Wolfgang Kubicki (FDP) (Foto: Carsten Rehder/dpa)
Wolfgang Kubicki - der neue Mann für die BürgerrechteBild: picture-alliance/dpa

"Meine Damen und Herren, Montagvormittag, FDP und ein volles Haus, allein um das zu sehen, hat es sich gelohnt, nach Kiel gekommen zu sein", begrüßte er Ende Januar, die schleswig-holsteinische FDP hatte in die Halle 400 nach Kiel geladen. Ein überwiegend älteres Publikum saß in dem Saal, langjährige Parteimitglieder aus der Region, doch die meisten der 200 geladenen Gäste waren Vertreter aus Politik und Wirtschaft. Nur kurz blickte Lindner in seiner Rede auf die "historische Zäsur durch die Bundestagswahl" zurück, dann schimpfte er, ganz Opposition, lieber über die Politik der neuen Regierung. Nach vorn schauen, das will er, nicht in alten Wunden rühren.

FDP und Bürgerrechte

Es war kein Zufall, dass damals an Lindners Tisch Wolfgang Kubicki saß, Vorsitzender und innenpolitischer Sprecher der FDP-Landtagsfraktion im Kieler Parlament. Er soll das neue Bürgerrechts-Gesicht im FDP-Präsidium sein - und Bürgerrechte sollen wieder FDP-Domäne werden. Dieses Feld hatte die FDP zuletzt quasi kampflos geräumt. Noch in der Regierung hätte die FDP sich schließlich im Zuge der NSA-Affäre, als Bürgerrechtspartei profilieren können.

Sabine Leutheusser-Schnarrenberger (FDP) (Foto: Jörg Carstensen/dpa)

ERFASSTE ANGABEN:

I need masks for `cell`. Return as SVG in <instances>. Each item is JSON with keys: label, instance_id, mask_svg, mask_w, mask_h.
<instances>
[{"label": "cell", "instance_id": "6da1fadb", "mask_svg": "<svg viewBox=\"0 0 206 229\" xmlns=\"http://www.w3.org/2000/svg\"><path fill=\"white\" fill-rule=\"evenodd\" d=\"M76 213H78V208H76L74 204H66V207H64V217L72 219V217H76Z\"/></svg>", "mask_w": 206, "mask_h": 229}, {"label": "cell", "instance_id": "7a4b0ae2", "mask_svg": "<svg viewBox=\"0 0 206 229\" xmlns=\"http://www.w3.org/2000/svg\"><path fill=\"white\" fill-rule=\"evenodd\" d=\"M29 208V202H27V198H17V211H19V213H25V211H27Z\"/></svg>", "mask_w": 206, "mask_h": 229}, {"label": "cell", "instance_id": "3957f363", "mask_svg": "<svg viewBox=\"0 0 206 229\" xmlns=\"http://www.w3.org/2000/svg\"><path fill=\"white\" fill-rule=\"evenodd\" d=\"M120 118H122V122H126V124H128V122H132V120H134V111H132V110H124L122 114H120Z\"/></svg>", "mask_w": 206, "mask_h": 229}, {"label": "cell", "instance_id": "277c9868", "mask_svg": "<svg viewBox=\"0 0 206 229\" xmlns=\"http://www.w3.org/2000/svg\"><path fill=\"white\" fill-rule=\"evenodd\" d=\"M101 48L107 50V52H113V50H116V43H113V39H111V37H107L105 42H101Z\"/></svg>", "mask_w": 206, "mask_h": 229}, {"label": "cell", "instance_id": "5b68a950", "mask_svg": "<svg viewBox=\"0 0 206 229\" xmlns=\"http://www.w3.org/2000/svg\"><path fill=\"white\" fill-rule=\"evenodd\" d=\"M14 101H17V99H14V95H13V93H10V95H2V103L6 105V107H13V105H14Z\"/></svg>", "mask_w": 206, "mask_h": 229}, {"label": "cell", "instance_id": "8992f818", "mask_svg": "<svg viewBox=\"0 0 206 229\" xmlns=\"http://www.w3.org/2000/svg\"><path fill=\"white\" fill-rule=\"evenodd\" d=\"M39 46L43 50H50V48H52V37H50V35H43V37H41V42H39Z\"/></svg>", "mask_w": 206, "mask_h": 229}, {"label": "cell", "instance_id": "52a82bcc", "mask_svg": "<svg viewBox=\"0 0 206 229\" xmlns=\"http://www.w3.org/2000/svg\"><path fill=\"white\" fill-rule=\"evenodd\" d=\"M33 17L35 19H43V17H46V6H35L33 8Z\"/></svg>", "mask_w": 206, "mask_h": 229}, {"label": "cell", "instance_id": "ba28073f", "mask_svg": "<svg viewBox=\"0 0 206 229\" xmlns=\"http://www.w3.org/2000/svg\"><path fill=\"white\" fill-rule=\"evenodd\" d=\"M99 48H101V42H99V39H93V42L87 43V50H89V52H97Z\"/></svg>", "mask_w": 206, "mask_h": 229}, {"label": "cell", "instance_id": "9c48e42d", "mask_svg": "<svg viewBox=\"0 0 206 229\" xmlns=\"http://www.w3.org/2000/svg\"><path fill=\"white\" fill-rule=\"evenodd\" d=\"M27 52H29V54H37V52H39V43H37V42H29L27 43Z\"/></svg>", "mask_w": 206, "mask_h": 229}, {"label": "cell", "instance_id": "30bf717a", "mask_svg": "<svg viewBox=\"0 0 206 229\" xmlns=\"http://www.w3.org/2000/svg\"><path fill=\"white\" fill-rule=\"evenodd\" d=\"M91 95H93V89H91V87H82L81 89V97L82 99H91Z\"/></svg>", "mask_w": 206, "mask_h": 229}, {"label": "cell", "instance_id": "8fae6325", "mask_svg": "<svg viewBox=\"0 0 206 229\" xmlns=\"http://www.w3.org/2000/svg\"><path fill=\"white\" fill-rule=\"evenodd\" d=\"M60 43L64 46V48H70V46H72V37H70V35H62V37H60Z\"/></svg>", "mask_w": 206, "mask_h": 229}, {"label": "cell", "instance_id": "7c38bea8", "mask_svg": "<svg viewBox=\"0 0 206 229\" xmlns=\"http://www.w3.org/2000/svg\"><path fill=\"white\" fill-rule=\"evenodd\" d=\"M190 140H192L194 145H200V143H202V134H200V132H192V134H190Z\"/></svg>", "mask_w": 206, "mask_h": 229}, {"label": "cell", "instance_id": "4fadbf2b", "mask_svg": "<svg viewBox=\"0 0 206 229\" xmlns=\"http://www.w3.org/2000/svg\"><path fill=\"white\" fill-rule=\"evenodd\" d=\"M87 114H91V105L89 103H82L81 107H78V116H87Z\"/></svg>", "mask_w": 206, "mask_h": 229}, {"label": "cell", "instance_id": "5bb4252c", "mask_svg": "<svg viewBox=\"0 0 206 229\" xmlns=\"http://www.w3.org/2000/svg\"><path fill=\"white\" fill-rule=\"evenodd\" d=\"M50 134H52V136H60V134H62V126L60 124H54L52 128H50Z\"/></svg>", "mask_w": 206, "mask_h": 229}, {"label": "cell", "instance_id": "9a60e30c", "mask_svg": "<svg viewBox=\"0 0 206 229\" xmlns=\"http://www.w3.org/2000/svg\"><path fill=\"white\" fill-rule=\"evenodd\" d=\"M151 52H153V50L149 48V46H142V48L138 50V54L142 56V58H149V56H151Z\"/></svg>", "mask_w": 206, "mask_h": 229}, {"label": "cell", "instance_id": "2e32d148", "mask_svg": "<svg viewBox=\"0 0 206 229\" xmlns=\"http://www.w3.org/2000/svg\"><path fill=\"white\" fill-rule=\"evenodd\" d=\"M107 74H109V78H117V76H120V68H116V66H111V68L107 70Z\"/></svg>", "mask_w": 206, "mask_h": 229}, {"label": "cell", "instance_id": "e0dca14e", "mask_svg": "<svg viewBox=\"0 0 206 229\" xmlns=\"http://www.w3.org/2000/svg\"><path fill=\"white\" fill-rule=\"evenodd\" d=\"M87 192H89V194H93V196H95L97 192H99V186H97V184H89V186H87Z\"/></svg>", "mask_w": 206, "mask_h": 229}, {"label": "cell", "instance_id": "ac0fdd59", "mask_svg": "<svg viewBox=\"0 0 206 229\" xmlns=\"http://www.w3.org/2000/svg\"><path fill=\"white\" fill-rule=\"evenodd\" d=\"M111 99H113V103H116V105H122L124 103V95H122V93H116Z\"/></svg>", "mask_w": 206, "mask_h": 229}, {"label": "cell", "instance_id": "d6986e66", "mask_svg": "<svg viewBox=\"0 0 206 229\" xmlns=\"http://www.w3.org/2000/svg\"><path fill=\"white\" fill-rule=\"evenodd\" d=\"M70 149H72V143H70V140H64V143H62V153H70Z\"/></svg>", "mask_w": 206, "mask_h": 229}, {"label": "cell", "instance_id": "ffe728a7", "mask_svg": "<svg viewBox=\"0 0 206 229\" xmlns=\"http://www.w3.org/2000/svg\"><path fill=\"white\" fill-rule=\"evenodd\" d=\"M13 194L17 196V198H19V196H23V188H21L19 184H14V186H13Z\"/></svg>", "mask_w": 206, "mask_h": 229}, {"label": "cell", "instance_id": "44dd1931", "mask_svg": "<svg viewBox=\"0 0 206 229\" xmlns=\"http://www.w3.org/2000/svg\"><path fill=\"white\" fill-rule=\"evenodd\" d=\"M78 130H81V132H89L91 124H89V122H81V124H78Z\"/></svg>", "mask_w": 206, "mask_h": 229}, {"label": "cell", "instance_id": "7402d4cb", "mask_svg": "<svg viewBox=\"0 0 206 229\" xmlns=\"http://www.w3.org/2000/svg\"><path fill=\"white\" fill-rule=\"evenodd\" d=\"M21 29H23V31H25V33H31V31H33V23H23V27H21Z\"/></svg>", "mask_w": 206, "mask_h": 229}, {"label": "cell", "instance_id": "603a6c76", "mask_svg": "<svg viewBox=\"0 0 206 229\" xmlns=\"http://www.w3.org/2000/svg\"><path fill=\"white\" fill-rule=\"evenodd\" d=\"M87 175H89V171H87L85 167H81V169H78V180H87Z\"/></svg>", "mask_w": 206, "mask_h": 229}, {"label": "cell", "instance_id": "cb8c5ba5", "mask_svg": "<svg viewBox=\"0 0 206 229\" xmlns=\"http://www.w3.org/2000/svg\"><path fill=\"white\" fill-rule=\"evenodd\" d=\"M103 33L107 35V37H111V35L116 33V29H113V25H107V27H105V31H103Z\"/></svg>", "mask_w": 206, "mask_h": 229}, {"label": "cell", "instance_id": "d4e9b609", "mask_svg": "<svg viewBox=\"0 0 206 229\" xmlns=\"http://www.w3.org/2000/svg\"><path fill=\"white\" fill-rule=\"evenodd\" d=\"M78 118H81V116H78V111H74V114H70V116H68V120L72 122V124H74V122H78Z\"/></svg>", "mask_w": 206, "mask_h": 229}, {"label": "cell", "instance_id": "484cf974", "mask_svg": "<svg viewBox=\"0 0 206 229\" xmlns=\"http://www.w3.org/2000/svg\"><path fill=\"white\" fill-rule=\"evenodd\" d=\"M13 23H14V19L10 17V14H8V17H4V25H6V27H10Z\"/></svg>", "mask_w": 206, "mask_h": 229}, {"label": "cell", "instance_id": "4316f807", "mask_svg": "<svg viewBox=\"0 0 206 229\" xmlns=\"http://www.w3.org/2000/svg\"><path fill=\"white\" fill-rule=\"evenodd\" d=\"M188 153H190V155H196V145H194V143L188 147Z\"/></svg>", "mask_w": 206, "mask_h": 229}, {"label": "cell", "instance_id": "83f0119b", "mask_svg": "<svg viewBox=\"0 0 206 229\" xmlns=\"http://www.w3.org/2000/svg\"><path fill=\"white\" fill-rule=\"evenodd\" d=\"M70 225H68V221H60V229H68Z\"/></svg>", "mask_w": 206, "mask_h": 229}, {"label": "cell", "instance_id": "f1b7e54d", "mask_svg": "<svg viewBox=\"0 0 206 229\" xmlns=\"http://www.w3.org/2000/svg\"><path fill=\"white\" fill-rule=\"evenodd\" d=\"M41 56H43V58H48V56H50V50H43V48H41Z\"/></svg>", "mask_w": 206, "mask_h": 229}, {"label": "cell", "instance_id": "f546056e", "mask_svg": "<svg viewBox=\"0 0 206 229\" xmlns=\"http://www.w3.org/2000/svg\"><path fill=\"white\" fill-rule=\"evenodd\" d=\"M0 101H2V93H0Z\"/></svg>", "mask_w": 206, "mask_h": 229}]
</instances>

AUFGABEN:
a) Wie viele Gäste hatte die FDP laut dem Text über die FDP in die Halle 400 nach Kiel eingeladen?
b) Schreib den Text über die FDP nach seiner letzten Zeile weiter.
Das Material steht für sich und gehört nicht zum Text über die FDP.

ERWARTETE ERGEBNISSE:
a) 200 Gäste.

b)
"Die FDP hat Chancen verpasst" - Ex-Justizministerin Sabine Leutheusser-SchnarrenbergerBild: picture-alliance/dpa

Selbst die frühere Bundesjustizministerin Sabine Leutheusser-Schnarrenberger sagt heute, dass diese Chance nicht genutzt wurde: "Es hätte ein sehr viel strikterer Tenor von der FDP zu hören sein müssen." Die ehemalige Ministerin gehört heute zur alten Garde der FDP. 1995 stellte sie sich vehement gegen den sogenannten "Großen Lauschangriff". Auf Druck der Union stimmte die FDP damals dafür, zur Verfolgung von Straftaten sollte Ermittlern das Abhören von Privatwohnungen zu erlauben. Leutheusser-Schnarrenberger trat daraufhin zurück.

Die neue Garde der FDP

Auch wenn sich die FDP heute, fast 20 Jahre später, als Bürgerrechtspartei behaupten will, spielt ihre wohl bekannteste Bürgerrechtlerin beim Neustart keine Rolle. Die neue FDP will durch neue Gesichter glänzen. Neben Kubicki sind Uwe Barth und Marie-Agnes Strack-Zimmermann als Stellvertretende Bundesvorsitzende ins Präsidium gekommen. Barth stammt aus Thüringen, ist dort im Landtag FDP-Fraktionsvorsitzender, Strack-Zimmermann ist Düsseldorfs erste Bürgermeisterin. Die neue Generalsekretärin Nikola Beer war zuvor Kultusministerin in Hessen. Doch bislang ist von diesen Neuen nicht sehr viel zum Neustart ihrer Partei zu hören. Das übernimmt ihr Bundesvorsitzender. Christian Lindner.

Die neue Mannschaft der FDP: Christian Lindner (2.v.r), Nicola Beer, FDP- Generalsekretärin (li.), Alexander Graf Lambsdorff, der FDP-Spitzenkandidat für die Europawahl und Wolfgang Kubicki (re). (Foto: Roland Weihrauch/dpa)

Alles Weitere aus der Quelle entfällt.